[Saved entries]
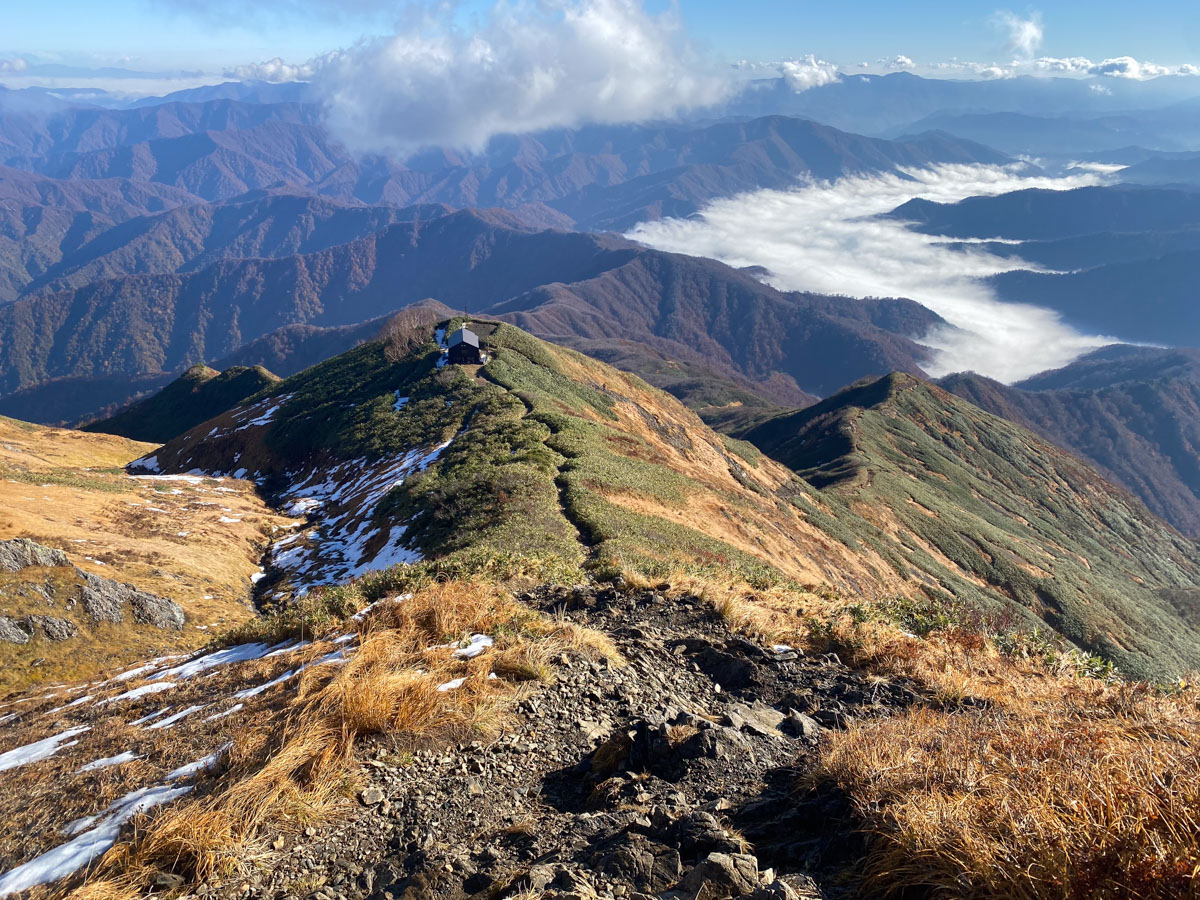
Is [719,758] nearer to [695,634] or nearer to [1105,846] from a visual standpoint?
[1105,846]

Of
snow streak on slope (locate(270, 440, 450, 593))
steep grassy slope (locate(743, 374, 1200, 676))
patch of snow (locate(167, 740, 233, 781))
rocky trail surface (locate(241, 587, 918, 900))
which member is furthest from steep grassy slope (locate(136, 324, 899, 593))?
steep grassy slope (locate(743, 374, 1200, 676))

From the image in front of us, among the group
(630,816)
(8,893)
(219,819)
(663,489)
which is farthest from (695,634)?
(663,489)

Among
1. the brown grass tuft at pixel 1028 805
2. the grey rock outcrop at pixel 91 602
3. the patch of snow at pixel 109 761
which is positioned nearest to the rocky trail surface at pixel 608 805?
the brown grass tuft at pixel 1028 805

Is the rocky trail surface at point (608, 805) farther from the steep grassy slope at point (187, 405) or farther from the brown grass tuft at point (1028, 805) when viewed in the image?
Result: the steep grassy slope at point (187, 405)

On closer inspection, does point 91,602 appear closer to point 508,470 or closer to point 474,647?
point 508,470

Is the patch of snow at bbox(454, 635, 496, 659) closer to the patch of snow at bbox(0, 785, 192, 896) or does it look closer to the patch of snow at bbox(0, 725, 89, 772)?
the patch of snow at bbox(0, 785, 192, 896)
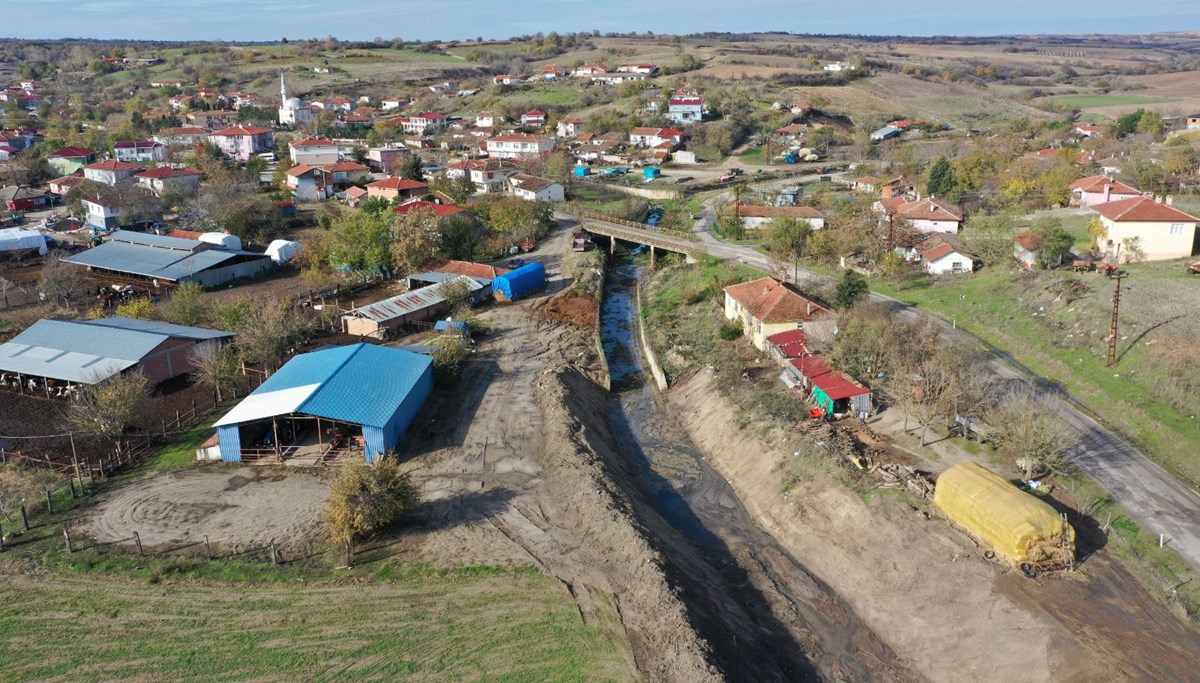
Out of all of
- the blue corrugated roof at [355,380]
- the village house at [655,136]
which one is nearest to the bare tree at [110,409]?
the blue corrugated roof at [355,380]

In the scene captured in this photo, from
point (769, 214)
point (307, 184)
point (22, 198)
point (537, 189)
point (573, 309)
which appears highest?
point (307, 184)

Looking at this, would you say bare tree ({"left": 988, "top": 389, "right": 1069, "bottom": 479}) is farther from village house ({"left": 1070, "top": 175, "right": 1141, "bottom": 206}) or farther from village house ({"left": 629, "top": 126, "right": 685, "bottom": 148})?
village house ({"left": 629, "top": 126, "right": 685, "bottom": 148})

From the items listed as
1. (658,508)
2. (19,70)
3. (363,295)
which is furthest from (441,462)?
(19,70)

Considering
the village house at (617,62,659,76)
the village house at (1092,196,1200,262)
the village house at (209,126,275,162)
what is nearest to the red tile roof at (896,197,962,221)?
the village house at (1092,196,1200,262)

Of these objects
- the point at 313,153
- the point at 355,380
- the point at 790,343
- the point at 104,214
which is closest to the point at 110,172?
the point at 104,214

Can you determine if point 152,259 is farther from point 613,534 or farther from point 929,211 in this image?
point 929,211

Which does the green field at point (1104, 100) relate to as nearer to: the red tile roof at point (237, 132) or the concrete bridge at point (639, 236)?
the concrete bridge at point (639, 236)
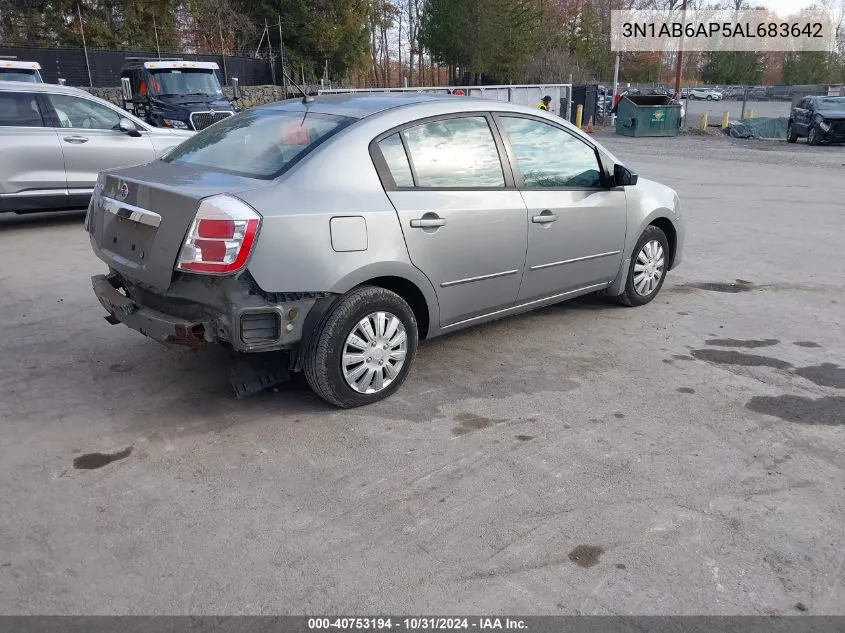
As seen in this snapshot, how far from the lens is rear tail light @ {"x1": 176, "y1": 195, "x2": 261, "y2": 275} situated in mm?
3609

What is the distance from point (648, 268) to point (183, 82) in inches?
531

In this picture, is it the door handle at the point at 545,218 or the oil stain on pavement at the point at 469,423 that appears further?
the door handle at the point at 545,218

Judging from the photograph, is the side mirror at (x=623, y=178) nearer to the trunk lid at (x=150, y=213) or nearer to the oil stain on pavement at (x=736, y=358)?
the oil stain on pavement at (x=736, y=358)

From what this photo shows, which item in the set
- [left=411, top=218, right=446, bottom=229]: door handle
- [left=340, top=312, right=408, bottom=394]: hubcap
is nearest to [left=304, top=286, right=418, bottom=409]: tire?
[left=340, top=312, right=408, bottom=394]: hubcap

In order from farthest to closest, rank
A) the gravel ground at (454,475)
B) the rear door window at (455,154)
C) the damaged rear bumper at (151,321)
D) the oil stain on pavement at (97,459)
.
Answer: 1. the rear door window at (455,154)
2. the damaged rear bumper at (151,321)
3. the oil stain on pavement at (97,459)
4. the gravel ground at (454,475)

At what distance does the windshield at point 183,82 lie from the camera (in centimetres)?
1620

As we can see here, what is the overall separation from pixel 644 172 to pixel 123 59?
1825 centimetres

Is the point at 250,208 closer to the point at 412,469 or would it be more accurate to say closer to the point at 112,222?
the point at 112,222

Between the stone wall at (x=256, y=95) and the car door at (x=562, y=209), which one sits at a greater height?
the stone wall at (x=256, y=95)

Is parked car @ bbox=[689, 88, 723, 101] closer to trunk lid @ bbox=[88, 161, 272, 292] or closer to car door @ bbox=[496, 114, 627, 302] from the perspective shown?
car door @ bbox=[496, 114, 627, 302]

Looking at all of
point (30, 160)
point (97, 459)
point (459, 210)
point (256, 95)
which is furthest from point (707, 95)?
point (97, 459)

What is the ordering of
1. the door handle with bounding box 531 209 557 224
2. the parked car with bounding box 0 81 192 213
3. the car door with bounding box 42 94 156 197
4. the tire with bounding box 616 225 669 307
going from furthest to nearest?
the car door with bounding box 42 94 156 197, the parked car with bounding box 0 81 192 213, the tire with bounding box 616 225 669 307, the door handle with bounding box 531 209 557 224

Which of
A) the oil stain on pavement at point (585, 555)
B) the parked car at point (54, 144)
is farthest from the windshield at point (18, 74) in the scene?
the oil stain on pavement at point (585, 555)

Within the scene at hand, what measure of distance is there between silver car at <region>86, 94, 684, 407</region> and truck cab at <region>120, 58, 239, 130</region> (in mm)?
11943
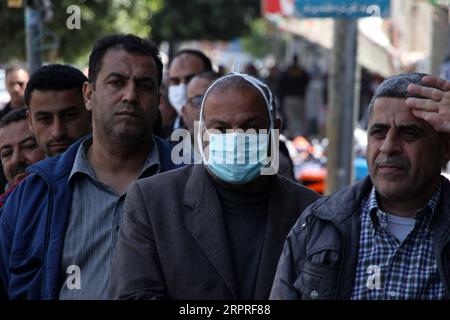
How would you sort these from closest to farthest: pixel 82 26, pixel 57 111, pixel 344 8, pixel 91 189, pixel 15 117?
1. pixel 91 189
2. pixel 57 111
3. pixel 15 117
4. pixel 344 8
5. pixel 82 26

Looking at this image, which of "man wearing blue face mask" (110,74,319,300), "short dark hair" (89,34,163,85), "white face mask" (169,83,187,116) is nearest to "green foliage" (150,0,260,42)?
"white face mask" (169,83,187,116)

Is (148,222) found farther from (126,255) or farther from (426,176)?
(426,176)

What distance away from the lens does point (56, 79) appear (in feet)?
19.2

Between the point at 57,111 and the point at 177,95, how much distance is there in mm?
3060

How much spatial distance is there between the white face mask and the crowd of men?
327 cm

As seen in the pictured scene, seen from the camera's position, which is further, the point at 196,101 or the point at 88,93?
the point at 196,101

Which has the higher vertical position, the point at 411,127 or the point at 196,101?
the point at 411,127

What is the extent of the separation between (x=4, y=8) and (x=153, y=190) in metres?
16.3

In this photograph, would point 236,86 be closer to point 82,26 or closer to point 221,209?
point 221,209

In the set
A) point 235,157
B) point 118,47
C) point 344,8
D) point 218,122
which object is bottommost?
point 235,157

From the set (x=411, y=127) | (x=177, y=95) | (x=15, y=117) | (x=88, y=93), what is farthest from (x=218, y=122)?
(x=177, y=95)

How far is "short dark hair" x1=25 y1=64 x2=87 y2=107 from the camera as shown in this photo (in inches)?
229

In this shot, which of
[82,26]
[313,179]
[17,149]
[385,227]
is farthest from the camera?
[82,26]
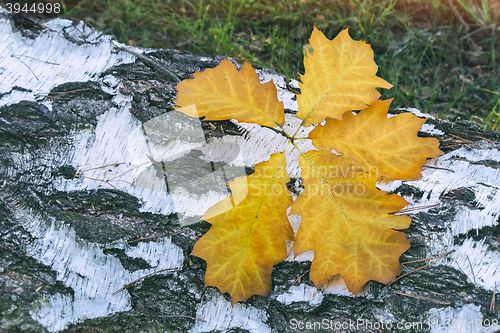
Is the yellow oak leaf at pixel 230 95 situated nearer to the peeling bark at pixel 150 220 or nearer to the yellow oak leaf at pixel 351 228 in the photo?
the peeling bark at pixel 150 220

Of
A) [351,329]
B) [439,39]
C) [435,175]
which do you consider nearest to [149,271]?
[351,329]

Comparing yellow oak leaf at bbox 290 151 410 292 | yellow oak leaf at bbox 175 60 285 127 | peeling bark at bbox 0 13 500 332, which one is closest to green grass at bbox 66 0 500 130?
peeling bark at bbox 0 13 500 332

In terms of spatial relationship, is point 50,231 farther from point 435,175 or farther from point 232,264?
point 435,175

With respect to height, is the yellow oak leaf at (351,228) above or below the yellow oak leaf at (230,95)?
below

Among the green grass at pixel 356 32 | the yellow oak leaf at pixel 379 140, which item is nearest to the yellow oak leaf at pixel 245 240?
the yellow oak leaf at pixel 379 140

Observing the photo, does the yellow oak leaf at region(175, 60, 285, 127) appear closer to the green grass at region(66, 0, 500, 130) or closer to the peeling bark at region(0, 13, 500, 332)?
the peeling bark at region(0, 13, 500, 332)

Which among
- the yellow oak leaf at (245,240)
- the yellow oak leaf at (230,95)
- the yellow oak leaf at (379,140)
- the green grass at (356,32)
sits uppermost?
the green grass at (356,32)
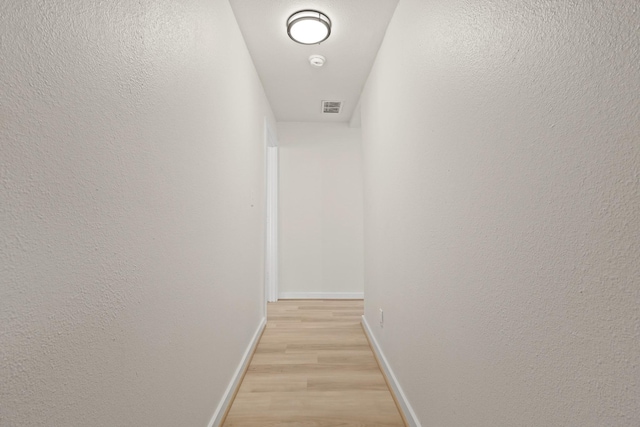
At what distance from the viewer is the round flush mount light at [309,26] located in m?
1.89

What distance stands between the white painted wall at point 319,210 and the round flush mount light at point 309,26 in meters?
2.08

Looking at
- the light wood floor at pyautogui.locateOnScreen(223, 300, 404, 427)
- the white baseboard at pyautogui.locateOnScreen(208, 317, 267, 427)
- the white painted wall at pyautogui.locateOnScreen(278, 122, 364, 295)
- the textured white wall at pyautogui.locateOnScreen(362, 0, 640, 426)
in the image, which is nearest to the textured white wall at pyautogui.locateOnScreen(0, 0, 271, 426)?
the white baseboard at pyautogui.locateOnScreen(208, 317, 267, 427)

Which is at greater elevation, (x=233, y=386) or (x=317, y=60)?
(x=317, y=60)

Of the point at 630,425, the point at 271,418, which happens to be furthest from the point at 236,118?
the point at 630,425

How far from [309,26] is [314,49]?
0.41 metres

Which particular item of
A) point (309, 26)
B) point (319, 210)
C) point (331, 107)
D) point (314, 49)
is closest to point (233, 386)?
point (309, 26)

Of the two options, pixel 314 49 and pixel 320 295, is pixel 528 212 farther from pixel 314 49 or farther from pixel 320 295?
pixel 320 295

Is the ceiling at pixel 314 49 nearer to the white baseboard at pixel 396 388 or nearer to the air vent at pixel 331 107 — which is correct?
the air vent at pixel 331 107

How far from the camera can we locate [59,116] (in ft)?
1.94

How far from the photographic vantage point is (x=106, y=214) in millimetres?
722

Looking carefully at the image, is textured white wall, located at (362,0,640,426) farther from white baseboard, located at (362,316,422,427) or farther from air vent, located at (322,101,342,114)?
air vent, located at (322,101,342,114)

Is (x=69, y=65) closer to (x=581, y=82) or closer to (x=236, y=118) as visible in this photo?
(x=581, y=82)

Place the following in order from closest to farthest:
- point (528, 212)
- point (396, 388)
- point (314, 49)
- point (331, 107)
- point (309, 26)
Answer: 1. point (528, 212)
2. point (396, 388)
3. point (309, 26)
4. point (314, 49)
5. point (331, 107)

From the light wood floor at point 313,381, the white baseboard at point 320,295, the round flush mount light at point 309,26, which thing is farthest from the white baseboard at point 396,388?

### Task directions
Copy the records above verbatim, everything from the line containing "In terms of" down to the line containing "0.41 metres", including both of those lines. Leave the pictures out of your copy.

### Result
In terms of spatial relationship, is point 50,231 farther from point 435,175 or farther from point 232,264?
point 435,175

With respect to height, is the yellow oak leaf at (351,228) above or below the yellow oak leaf at (230,95)?
below

Among the green grass at pixel 356 32 | the yellow oak leaf at pixel 379 140, which item is nearest to the yellow oak leaf at pixel 245 240?
the yellow oak leaf at pixel 379 140

Observing the photo, does the yellow oak leaf at region(175, 60, 285, 127) appear closer to the green grass at region(66, 0, 500, 130) or closer to the peeling bark at region(0, 13, 500, 332)?
the peeling bark at region(0, 13, 500, 332)

Which among
- the yellow oak leaf at (245,240)
- the yellow oak leaf at (230,95)
- the yellow oak leaf at (379,140)
- the green grass at (356,32)
sits uppermost?
the green grass at (356,32)
At what distance from the viewer is the round flush mount light at [309,26] located in m?
1.89

What distance stands between the white painted wall at point 319,210 and the round flush mount light at point 309,26 in meters?
2.08

Looking at
- the light wood floor at pyautogui.locateOnScreen(223, 300, 404, 427)
- the white baseboard at pyautogui.locateOnScreen(208, 317, 267, 427)
- the white painted wall at pyautogui.locateOnScreen(278, 122, 364, 295)
- the textured white wall at pyautogui.locateOnScreen(362, 0, 640, 426)
in the image, which is nearest to the textured white wall at pyautogui.locateOnScreen(0, 0, 271, 426)?
the white baseboard at pyautogui.locateOnScreen(208, 317, 267, 427)

Which is at greater elevation, (x=233, y=386) or (x=317, y=60)?
(x=317, y=60)

Of the point at 630,425, the point at 271,418, which happens to be furthest from the point at 236,118?
the point at 630,425

How far from [309,26] is [314,49]?
0.41 metres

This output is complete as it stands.